Verzweiflung stieg in Aton hoch. Das Schicksal hatte sich wirklich gegen ihn verschworen. Wie es schien, stolperte er unentwegt von einer Falle in die nächste. Und er konnte die Schritte seiner Verfolger schon wieder hören: Sie tappten unter ihm die Treppe herauf, und jetzt vernahm er noch einen anderen, furchteinflößenden Laut, etwas wie ein Hecheln und Schnüffeln, als würde er von einer Meute Bluthunde verfolgt, nicht von Menschen.

Und dann entdeckte er doch noch einen Ausweg. Es gab zwar keine Fenster, aber hoch über ihm, fast unter dem Giebel und somit gute sechs oder sieben Meter über dem Fußboden, gähnte ein metergroßes Loch im Dach. Wenn er irgendwie dort hinaufkam, konnte er vielleicht auf eines der benachbarten Häuser gelangen, schlimmstenfalls an der Fassade dieses Gebäudes hinunterklettern - schon bei der bloßen Vorstellung sträubten sich ihm zwar die Haare, aber welche Wahl hatte er schon?
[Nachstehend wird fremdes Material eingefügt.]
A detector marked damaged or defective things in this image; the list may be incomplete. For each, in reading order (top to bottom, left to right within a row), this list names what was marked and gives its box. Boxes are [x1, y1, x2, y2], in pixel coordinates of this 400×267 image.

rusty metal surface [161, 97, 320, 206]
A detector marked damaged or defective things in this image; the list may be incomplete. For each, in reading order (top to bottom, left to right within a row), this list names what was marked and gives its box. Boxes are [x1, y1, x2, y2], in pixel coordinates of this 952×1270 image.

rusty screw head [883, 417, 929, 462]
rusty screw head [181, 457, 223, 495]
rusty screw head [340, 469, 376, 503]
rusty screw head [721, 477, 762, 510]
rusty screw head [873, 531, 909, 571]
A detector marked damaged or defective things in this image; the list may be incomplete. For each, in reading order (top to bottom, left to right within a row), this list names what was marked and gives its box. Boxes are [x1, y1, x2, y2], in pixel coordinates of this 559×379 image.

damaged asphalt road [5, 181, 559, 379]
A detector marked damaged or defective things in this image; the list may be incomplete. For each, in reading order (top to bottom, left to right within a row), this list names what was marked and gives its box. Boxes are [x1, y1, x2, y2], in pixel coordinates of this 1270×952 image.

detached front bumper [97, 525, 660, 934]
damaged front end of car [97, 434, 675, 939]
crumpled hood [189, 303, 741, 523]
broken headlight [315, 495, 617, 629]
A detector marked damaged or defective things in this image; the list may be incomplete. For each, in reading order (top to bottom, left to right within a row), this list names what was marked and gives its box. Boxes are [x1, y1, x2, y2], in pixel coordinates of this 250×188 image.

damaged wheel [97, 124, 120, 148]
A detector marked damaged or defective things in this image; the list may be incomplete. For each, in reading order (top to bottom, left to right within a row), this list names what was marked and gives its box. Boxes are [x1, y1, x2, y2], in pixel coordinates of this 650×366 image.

Das Gewirr von Balken und Verstrebungen über ihm war zwar alt, sah aber äußerst stabil aus und würde sein Gewicht sicher tragen. Wenn es ihm gelang, hinaufzuklettern, konnte er mit ausgestreckten Armen das Loch im Dach erreichen. Während unter ihm die Schritte der Schattenkrieger immer näher kamen, sah sich Aton nervös auf dem Dachboden um und fand schließlich, wonach er suchte. In einer Ecke lehnte eine Leiter. Sie war offensichtlich selbstgezimmert und wackelig, Aton jedoch kam sie vor wie ein Geschenk des Himmels. So schnell er konnte, ohne dabei übermäßigen Lärm zu verursachen, lehnte er die Leiter gegen einen Balken, überzeugte sich hastig davon, daß sie sicher stand und nicht etwa wegrutschen würde, und begann sie hinaufzusteigen. Er erreichte den Balken, suchte mit der linken Hand an einer Querstrebe Halt und richtete sich auf.